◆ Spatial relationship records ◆
^^^^

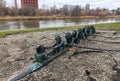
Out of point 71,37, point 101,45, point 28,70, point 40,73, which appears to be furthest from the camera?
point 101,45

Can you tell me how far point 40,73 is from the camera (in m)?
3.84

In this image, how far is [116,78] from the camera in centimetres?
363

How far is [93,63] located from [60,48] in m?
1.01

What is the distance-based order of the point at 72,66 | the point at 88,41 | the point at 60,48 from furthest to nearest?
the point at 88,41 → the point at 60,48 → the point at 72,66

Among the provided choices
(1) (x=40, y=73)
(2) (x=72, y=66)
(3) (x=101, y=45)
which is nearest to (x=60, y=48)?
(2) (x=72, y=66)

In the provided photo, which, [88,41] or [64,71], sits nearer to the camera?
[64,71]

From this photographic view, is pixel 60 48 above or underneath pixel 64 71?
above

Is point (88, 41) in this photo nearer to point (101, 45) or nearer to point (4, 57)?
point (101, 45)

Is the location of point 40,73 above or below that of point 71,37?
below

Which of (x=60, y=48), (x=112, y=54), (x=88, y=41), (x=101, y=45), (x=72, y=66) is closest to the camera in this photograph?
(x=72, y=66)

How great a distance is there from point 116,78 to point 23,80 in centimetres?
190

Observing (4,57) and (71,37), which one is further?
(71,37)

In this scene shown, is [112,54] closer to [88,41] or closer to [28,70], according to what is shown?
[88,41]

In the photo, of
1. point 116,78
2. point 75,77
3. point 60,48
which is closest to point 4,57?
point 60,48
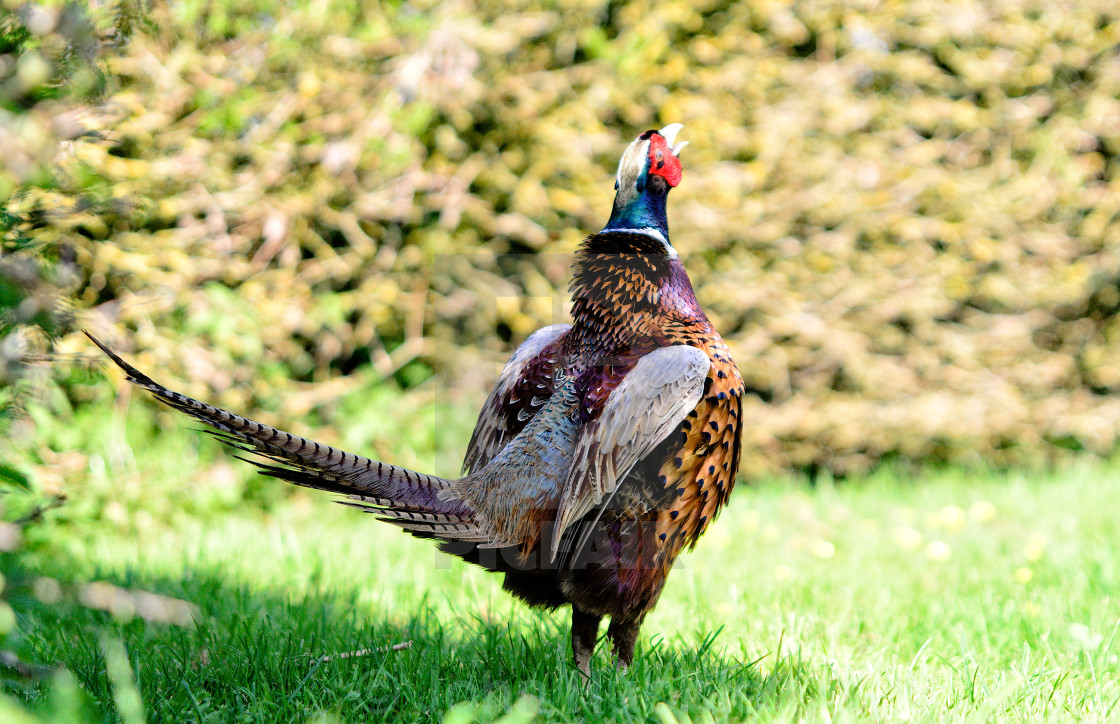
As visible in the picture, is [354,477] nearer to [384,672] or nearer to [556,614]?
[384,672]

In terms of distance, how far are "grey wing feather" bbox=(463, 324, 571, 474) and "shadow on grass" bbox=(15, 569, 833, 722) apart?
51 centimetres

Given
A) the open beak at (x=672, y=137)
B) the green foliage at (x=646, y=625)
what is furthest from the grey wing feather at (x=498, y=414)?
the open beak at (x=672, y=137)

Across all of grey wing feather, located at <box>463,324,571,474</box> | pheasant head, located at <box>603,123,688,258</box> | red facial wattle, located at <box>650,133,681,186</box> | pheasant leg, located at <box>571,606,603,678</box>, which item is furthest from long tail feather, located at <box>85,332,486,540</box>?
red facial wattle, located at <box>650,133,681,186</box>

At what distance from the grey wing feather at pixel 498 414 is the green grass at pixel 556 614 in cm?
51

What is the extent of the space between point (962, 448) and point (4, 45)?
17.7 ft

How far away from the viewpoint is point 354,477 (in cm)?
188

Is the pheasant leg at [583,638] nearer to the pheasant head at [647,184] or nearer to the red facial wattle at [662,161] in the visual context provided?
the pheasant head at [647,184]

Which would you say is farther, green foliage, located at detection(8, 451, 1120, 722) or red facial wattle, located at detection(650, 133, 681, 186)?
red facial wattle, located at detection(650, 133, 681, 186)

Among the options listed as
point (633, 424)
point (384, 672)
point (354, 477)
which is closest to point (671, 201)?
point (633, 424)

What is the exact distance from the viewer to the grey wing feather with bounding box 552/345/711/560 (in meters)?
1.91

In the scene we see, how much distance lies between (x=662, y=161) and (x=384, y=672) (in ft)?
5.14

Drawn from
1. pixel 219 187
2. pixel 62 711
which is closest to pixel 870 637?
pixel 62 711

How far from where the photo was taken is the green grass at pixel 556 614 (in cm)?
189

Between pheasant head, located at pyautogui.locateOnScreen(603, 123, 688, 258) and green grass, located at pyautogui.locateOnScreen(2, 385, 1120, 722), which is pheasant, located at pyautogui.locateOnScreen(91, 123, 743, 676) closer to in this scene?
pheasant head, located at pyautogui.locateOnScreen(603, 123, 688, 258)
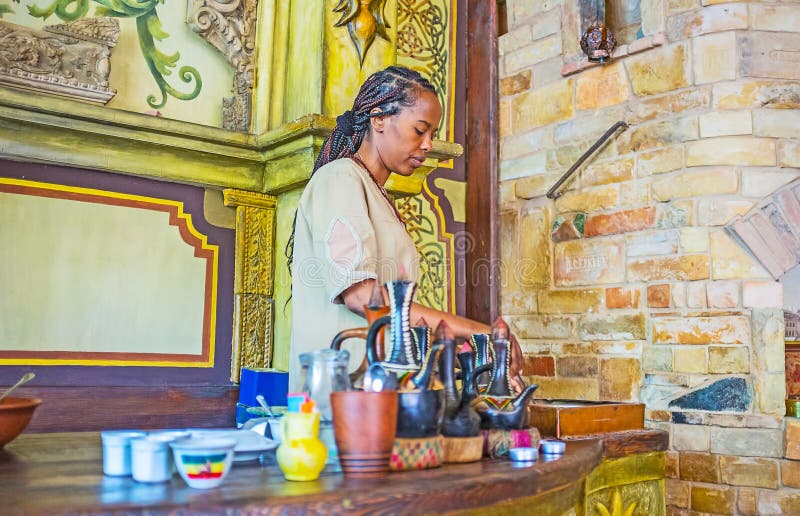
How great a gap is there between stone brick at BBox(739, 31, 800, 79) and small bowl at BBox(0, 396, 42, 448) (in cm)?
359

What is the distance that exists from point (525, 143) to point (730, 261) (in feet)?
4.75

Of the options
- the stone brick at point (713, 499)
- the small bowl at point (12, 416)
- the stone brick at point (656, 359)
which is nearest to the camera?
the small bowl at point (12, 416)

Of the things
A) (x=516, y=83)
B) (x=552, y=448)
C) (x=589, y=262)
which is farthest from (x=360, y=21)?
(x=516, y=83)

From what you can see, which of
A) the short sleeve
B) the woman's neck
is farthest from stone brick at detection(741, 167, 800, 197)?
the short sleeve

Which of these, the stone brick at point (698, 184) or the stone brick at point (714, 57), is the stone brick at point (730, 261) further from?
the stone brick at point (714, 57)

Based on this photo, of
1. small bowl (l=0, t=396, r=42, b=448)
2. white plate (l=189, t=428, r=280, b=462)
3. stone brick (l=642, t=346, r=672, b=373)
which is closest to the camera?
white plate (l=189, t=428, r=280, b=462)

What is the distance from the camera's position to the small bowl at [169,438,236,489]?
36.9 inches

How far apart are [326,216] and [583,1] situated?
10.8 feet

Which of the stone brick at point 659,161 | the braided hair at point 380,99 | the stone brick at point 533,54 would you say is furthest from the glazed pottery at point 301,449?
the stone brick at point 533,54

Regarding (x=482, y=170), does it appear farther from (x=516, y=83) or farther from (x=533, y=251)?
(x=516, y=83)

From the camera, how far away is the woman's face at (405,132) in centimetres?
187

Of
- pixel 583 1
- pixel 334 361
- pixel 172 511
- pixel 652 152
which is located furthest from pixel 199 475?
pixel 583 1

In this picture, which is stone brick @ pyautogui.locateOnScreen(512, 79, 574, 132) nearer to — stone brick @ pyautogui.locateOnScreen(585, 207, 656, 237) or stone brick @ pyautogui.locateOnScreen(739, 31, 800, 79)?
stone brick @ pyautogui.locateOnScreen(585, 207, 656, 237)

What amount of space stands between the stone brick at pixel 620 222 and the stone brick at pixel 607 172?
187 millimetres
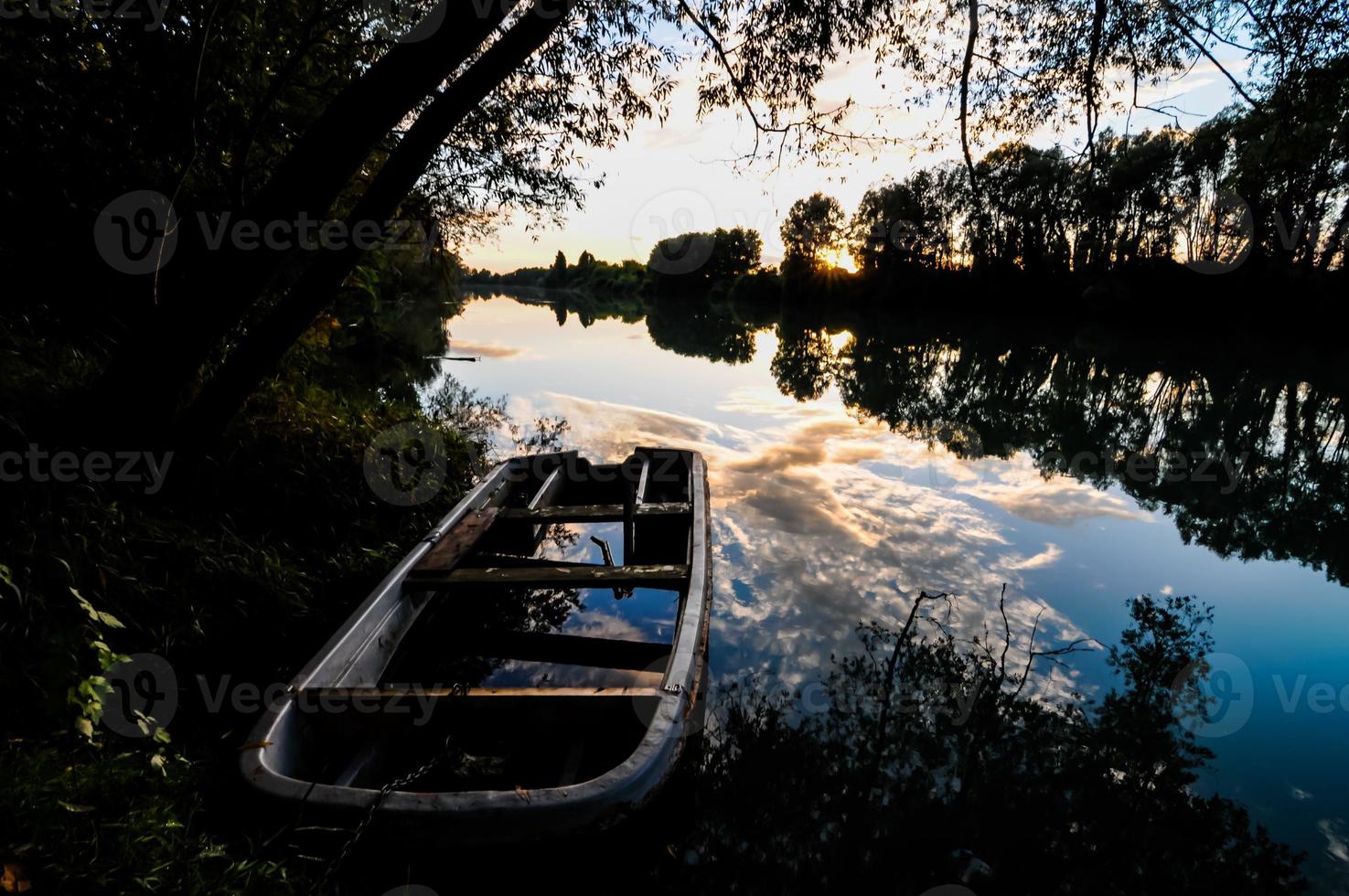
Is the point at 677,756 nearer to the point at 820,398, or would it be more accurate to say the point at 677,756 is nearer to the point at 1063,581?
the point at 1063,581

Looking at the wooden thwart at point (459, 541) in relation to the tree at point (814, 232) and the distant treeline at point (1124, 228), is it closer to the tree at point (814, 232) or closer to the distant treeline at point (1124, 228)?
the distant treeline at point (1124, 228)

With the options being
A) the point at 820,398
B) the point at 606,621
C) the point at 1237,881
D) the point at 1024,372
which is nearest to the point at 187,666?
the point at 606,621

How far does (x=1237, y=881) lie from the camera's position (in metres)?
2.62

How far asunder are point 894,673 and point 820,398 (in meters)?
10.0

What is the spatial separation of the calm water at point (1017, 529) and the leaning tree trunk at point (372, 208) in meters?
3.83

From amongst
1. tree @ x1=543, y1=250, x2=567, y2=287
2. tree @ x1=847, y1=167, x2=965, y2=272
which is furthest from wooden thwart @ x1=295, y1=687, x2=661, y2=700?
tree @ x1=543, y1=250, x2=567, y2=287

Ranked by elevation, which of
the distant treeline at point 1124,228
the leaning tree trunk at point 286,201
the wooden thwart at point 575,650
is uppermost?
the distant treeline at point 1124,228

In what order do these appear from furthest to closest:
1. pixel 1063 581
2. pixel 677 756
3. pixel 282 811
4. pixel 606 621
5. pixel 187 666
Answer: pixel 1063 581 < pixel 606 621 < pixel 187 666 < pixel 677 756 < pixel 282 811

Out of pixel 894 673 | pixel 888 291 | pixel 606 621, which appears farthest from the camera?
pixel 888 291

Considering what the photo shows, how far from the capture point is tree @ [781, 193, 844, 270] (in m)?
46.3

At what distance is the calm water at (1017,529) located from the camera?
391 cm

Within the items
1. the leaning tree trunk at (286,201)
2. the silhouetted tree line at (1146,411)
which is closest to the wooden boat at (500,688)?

^^^^

◆ Task to carry out ◆
Leave the pictures out, and print every line of the listing exactly as written.

◆ Solution for this exercise ◆
Out of point 71,37, point 101,45, point 28,70, point 40,73, which appears to be furthest from the camera?
point 101,45

Can you tell me how far point 40,73 is from the camera (in m)?
3.84

In this image, how far is [116,78] from the camera in centimetres?
363

How far is [93,63] located from [60,48] in m?
1.01

What is the distance-based order of the point at 72,66 | the point at 88,41 | the point at 60,48 from furthest to nearest?
the point at 88,41 → the point at 60,48 → the point at 72,66

Among the provided choices
(1) (x=40, y=73)
(2) (x=72, y=66)
(3) (x=101, y=45)
which is nearest to (x=60, y=48)?
(2) (x=72, y=66)

In the provided photo, which, [88,41] or [64,71], sits nearer to the camera?
[64,71]

From this photographic view, is pixel 60 48 above or underneath pixel 64 71?
above

Is point (88, 41) in this photo nearer to point (101, 45) or nearer to point (4, 57)?
point (101, 45)

Is the location of point 40,73 above or below that of point 71,37?
below

Which of (x=60, y=48), (x=112, y=54), (x=88, y=41), (x=101, y=45), (x=72, y=66) is closest to the camera in this photograph?
(x=72, y=66)

How great a distance is there from point 116,78 to point 23,80 in centimetres?
190

Observing (4,57) and (71,37), which one is further?
(71,37)

In this scene shown, is [112,54] closer to [88,41] or closer to [28,70], according to what is shown?
[88,41]

In the photo, of
1. point 116,78
2. point 75,77
3. point 60,48
which is closest to point 4,57?
point 60,48
As visible in the picture, is [354,477] nearer to [384,672] or nearer to [556,614]?
[384,672]

In terms of distance, how far are "grey wing feather" bbox=(463, 324, 571, 474) and "shadow on grass" bbox=(15, 569, 833, 722) apart?
51 centimetres

Given
A) the open beak at (x=672, y=137)
B) the green foliage at (x=646, y=625)
what is furthest from the grey wing feather at (x=498, y=414)?
the open beak at (x=672, y=137)

Across all of grey wing feather, located at <box>463,324,571,474</box> | pheasant head, located at <box>603,123,688,258</box> | red facial wattle, located at <box>650,133,681,186</box> | pheasant leg, located at <box>571,606,603,678</box>, which item is furthest from long tail feather, located at <box>85,332,486,540</box>?
red facial wattle, located at <box>650,133,681,186</box>

At what distance from the grey wing feather at pixel 498 414 is the green grass at pixel 556 614 in cm?
51

What is the extent of the space between point (962, 448) and point (4, 45)?
17.7 ft

How far away from the viewpoint is point 354,477 (in cm)?
188

Is the pheasant leg at [583,638] nearer to the pheasant head at [647,184] or nearer to the red facial wattle at [662,161] in the visual context provided?
the pheasant head at [647,184]

Which would you say is farther, green foliage, located at detection(8, 451, 1120, 722) or red facial wattle, located at detection(650, 133, 681, 186)?
red facial wattle, located at detection(650, 133, 681, 186)

Among the options listed as
point (633, 424)
point (384, 672)
point (354, 477)
which is closest to point (671, 201)?
point (633, 424)

What is the exact distance from the viewer to the grey wing feather with bounding box 552/345/711/560 (in meters)?
1.91

In the scene we see, how much distance lies between (x=662, y=161) and (x=384, y=672) (in ft)?
5.14

Drawn from
1. pixel 219 187
2. pixel 62 711
which is closest to pixel 870 637?
pixel 62 711

How far from where the photo was taken is the green grass at pixel 556 614 (in cm)?
189

Between pheasant head, located at pyautogui.locateOnScreen(603, 123, 688, 258) and green grass, located at pyautogui.locateOnScreen(2, 385, 1120, 722), which is pheasant, located at pyautogui.locateOnScreen(91, 123, 743, 676) closer to in this scene?
pheasant head, located at pyautogui.locateOnScreen(603, 123, 688, 258)
How great a gap is there between stone brick at BBox(739, 31, 800, 79) and small bowl at BBox(0, 396, 42, 448) (in cm)?
359

What is the distance that exists from point (525, 143) to point (730, 261) (in feet)?
4.75

Of the options
- the stone brick at point (713, 499)
- the small bowl at point (12, 416)
- the stone brick at point (656, 359)
which is nearest to the camera?
the small bowl at point (12, 416)

Of the things
A) (x=516, y=83)
B) (x=552, y=448)
C) (x=589, y=262)
which is farthest from (x=360, y=21)?
(x=516, y=83)

From what you can see, which of
A) the short sleeve
B) the woman's neck
is farthest from stone brick at detection(741, 167, 800, 197)?
the short sleeve

Which of these, the stone brick at point (698, 184) or the stone brick at point (714, 57), is the stone brick at point (730, 261) further from?
the stone brick at point (714, 57)

Based on this photo, of
1. small bowl (l=0, t=396, r=42, b=448)
2. white plate (l=189, t=428, r=280, b=462)
3. stone brick (l=642, t=346, r=672, b=373)
which is closest to the camera?
white plate (l=189, t=428, r=280, b=462)

What is the distance from the camera's position to the small bowl at [169,438,236,489]?
36.9 inches

How far apart are [326,216] and [583,1] situated?
10.8 feet

Which of the stone brick at point 659,161 | the braided hair at point 380,99 | the stone brick at point 533,54 would you say is furthest from the glazed pottery at point 301,449?
the stone brick at point 533,54

Regarding (x=482, y=170), does it appear farther from (x=516, y=83) or farther from (x=533, y=251)?
(x=516, y=83)

From the camera, how far away is the woman's face at (405,132) in centimetres?
187

Of
- pixel 583 1
- pixel 334 361
- pixel 172 511
- pixel 652 152
which is located furthest from pixel 199 475?
pixel 583 1

In this picture, which is stone brick @ pyautogui.locateOnScreen(512, 79, 574, 132) nearer to — stone brick @ pyautogui.locateOnScreen(585, 207, 656, 237) or stone brick @ pyautogui.locateOnScreen(739, 31, 800, 79)?
stone brick @ pyautogui.locateOnScreen(585, 207, 656, 237)

What amount of space stands between the stone brick at pixel 620 222 and the stone brick at pixel 607 172?
187 millimetres
Is the point at 677,756 nearer to the point at 820,398, or would it be more accurate to say the point at 677,756 is nearer to the point at 1063,581?
the point at 1063,581

Looking at the wooden thwart at point (459, 541) in relation to the tree at point (814, 232) and the distant treeline at point (1124, 228), is it closer to the tree at point (814, 232) or closer to the distant treeline at point (1124, 228)?
the distant treeline at point (1124, 228)

With the options being
A) the point at 820,398
B) the point at 606,621
C) the point at 1237,881
D) the point at 1024,372
which is nearest to the point at 187,666?
the point at 606,621

How far does (x=1237, y=881) lie from the camera's position (in metres)?
2.62

How far asunder are point 894,673 and point 820,398 (in meters)?
10.0

What is the spatial separation of the calm water at point (1017, 529) and the leaning tree trunk at point (372, 208) in meters?
3.83

From amongst
1. tree @ x1=543, y1=250, x2=567, y2=287
2. tree @ x1=847, y1=167, x2=965, y2=272
which is furthest from wooden thwart @ x1=295, y1=687, x2=661, y2=700?
tree @ x1=543, y1=250, x2=567, y2=287

Ranked by elevation, which of
the distant treeline at point 1124,228
the leaning tree trunk at point 286,201
the wooden thwart at point 575,650
is uppermost?
the distant treeline at point 1124,228

In what order do these appear from furthest to closest:
1. pixel 1063 581
2. pixel 677 756
3. pixel 282 811
4. pixel 606 621
5. pixel 187 666
Answer: pixel 1063 581 < pixel 606 621 < pixel 187 666 < pixel 677 756 < pixel 282 811

Out of pixel 894 673 | pixel 888 291 | pixel 606 621, which appears farthest from the camera?
pixel 888 291

Considering what the photo shows, how far from the capture point is tree @ [781, 193, 844, 270] (in m)?
46.3

At what distance is the calm water at (1017,529) located from the camera?
391 cm

Within the items
1. the leaning tree trunk at (286,201)
2. the silhouetted tree line at (1146,411)
which is closest to the wooden boat at (500,688)?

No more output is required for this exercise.